**给定文本**

Skip to the content.

文档

API 使用

https://nick-black.com/dankwiki/index.php/Io_uring

这里里面的东西全部都需要背下来吧

io uring 一共支持哪些系统调用

一共就是三个:

int io_uring_setup(u32 entries, struct io_uring_params *p);
int io_uring_register(unsigned fd, unsigned opcode, void *arg, unsigned int nr_args);
int io_uring_enter(unsigned fd, u32 to_submit, u32 min_complete, u32 flags, const void* argp, size_t argsz);

所以,当运行起来的时候,只会去调用 io_uring_enter 的

liburing 提供的两个接口都是回去调用 io_uring_enter :

io_uring_enter 参数 flags 的含义

https://manpages.debian.org/unstable/liburing-dev/io_uring_enter.2.en.html

/*
 * io_uring_enter(2) flags
 */
#define IORING_ENTER_GETEVENTS		(1U << 0)

**任务**
#1 按这篇 io_uring 笔记的说法,io_uring 一共有哪几个系统调用?
#2 从这篇 io_uring 笔记的最后一行往下续写。
这些数据和 io_uring 笔记没有关系。

数据集条目
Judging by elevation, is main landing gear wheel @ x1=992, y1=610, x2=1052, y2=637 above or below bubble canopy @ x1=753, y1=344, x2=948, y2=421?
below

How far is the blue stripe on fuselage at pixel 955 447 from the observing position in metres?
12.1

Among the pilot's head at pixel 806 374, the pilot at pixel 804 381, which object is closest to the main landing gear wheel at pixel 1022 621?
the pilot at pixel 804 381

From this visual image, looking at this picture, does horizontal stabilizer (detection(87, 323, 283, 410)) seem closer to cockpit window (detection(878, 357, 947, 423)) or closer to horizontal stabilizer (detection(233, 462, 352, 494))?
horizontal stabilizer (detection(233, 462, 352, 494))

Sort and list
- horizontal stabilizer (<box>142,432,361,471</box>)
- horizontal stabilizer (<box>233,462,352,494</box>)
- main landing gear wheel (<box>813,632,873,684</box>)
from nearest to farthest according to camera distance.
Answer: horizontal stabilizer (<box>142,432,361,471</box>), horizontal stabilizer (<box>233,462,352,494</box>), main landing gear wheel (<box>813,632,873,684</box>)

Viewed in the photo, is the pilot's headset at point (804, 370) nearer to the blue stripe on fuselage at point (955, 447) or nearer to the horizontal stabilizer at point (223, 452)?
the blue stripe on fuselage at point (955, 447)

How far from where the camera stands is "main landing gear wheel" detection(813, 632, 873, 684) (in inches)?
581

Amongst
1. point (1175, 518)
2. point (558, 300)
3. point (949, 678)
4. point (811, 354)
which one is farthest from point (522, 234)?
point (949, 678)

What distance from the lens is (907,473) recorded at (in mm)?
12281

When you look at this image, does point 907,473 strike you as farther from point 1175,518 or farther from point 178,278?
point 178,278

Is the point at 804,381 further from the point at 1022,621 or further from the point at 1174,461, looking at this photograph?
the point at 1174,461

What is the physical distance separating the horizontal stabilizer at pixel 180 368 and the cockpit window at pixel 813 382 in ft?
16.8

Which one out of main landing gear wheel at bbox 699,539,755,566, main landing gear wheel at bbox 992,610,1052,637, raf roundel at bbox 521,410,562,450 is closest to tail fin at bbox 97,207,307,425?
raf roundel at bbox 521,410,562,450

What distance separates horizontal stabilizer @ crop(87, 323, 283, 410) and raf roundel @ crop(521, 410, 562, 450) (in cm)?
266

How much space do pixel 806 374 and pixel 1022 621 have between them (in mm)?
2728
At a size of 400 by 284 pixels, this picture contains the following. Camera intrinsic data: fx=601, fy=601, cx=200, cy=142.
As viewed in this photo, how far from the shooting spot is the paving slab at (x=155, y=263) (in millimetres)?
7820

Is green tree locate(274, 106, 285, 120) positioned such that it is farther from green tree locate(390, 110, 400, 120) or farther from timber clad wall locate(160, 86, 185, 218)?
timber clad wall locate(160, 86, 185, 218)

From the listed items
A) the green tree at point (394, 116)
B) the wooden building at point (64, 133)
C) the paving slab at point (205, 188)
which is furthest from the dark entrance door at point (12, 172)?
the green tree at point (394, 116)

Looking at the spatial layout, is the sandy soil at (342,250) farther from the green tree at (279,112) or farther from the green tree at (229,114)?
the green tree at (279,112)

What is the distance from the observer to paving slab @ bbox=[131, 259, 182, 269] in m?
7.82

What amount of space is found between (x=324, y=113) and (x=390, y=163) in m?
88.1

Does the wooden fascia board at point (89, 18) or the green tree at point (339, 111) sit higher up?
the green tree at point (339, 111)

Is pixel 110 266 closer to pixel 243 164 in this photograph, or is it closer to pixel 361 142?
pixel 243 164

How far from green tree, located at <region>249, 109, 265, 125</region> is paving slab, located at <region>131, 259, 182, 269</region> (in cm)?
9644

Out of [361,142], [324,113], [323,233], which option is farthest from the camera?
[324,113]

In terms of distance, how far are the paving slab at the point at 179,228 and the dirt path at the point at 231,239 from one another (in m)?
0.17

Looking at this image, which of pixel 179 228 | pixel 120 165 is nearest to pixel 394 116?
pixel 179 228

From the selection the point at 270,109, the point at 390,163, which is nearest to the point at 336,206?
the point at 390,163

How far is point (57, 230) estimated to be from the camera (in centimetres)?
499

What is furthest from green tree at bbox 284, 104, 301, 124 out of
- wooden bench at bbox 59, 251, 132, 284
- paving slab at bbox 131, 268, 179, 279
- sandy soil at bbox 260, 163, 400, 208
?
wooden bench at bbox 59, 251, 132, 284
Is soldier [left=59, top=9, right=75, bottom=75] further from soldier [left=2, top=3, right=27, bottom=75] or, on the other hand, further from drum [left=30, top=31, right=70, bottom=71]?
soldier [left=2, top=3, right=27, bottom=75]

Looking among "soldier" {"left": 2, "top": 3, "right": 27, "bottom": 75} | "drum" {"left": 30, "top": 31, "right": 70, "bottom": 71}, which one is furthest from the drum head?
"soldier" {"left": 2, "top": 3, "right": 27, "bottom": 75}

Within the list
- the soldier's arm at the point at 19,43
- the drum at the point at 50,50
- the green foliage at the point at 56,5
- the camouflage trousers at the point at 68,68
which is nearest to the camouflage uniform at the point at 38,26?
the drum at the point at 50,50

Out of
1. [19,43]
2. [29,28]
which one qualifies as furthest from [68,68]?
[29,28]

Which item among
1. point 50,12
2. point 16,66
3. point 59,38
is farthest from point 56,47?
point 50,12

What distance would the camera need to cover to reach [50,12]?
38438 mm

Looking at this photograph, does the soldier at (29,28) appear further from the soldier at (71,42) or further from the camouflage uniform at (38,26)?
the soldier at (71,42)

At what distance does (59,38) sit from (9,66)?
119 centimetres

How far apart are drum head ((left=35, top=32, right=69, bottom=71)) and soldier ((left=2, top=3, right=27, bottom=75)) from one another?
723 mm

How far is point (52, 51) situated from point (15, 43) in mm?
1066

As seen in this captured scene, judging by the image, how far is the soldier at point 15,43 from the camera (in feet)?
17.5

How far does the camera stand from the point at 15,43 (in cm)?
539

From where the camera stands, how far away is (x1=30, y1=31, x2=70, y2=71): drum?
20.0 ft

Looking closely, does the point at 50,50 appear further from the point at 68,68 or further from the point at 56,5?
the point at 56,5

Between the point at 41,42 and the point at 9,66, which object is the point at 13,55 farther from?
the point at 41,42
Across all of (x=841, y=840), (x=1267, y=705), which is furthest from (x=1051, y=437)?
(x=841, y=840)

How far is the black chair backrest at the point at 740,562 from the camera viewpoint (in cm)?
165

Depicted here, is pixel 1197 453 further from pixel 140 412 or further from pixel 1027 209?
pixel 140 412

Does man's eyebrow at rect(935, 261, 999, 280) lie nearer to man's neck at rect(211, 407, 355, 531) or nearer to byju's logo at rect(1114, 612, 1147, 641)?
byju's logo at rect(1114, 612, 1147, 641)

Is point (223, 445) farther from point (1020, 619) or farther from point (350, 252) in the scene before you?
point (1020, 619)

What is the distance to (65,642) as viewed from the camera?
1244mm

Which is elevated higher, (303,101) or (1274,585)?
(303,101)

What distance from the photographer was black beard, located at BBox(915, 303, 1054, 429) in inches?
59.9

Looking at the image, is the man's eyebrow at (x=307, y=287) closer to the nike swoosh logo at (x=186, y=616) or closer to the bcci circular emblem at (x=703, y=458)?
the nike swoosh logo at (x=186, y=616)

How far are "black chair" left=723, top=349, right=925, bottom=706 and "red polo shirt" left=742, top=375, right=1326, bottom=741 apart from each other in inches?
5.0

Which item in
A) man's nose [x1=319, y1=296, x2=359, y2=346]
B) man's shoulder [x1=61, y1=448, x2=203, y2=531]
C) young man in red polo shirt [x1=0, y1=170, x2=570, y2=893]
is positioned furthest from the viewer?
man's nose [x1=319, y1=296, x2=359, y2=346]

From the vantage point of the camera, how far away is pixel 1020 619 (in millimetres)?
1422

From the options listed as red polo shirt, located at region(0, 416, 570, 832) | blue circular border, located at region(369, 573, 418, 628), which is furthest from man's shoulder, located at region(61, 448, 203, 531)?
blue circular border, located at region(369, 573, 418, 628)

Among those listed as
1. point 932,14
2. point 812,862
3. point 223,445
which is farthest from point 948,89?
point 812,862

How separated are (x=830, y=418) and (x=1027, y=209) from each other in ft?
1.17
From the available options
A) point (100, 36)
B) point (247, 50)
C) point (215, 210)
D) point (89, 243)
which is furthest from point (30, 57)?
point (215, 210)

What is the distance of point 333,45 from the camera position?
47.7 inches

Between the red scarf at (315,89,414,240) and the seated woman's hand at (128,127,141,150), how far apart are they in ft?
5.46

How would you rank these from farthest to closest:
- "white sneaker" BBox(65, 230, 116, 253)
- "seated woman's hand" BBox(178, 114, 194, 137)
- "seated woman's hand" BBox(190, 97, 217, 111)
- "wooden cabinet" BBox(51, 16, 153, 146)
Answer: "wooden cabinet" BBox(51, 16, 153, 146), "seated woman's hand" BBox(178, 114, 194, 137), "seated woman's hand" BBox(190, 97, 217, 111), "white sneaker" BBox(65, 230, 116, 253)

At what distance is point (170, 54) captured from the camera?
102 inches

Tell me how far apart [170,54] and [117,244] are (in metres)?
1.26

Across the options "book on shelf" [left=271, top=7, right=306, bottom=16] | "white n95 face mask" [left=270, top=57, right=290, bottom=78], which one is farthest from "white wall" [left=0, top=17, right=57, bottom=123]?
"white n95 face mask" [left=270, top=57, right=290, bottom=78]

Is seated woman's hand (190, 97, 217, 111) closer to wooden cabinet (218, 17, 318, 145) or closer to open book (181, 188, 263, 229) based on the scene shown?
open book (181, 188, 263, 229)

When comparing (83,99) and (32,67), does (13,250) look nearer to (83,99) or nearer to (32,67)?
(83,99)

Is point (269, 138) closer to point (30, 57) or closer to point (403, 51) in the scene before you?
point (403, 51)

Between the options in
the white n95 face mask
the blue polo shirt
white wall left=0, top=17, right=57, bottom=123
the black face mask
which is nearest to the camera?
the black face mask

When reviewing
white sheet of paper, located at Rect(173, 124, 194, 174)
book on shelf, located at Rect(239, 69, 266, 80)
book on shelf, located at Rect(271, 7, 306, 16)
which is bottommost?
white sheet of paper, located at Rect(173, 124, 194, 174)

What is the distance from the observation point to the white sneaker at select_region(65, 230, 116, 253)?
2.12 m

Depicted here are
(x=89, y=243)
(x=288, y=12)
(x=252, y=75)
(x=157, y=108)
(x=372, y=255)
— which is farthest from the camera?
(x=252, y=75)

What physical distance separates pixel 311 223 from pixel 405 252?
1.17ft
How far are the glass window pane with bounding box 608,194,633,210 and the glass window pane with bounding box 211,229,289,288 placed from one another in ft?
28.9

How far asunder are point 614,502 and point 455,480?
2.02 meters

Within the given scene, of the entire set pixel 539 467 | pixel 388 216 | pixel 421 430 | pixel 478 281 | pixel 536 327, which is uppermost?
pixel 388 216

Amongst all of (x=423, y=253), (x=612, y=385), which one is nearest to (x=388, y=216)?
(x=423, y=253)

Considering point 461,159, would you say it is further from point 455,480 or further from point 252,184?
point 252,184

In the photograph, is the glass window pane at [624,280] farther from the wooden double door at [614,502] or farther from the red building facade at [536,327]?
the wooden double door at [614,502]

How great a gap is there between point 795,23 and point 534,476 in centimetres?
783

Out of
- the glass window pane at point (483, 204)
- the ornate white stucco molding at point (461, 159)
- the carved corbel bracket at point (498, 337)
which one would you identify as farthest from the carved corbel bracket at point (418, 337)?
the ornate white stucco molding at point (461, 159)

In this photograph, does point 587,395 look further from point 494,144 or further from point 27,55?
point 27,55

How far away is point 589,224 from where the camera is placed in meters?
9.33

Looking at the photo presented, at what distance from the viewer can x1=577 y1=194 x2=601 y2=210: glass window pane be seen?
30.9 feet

**逐项回答**
#1 三个:io_uring_setup、io_uring_register 和 io_uring_enter。

#2
#define IORING_ENTER_SQ_WAKEUP		(1U << 1)
#define IORING_ENTER_SQ_WAIT		(1U << 2)
#define IORING_ENTER_EXT_ARG		(1U << 3)
#define IORING_ENTER_REGISTERED_RING	(1U << 4)
#define IORING_ENTER_ABS_TIMER		(1U << 5)
#define IORING_ENTER_EXT_ARG_REG	(1U << 6)
#define IORING_ENTER_NO_IOWAIT		(1U << 7)

io_uring_setup(2)

https://man7.org/linux/man-pages/man2/io_uring_setup.2.html

io_uring_register(2) 支持的功能

主要是这几类:

  1. Ring : IORING_REGISTER_RING_FDS (不能理解!)
  2. Buffers : 固定 buffer I/O(高性能)
  3. File descriptors : 内核无需每次通过 fdtable 查找 file 结构,提升性能。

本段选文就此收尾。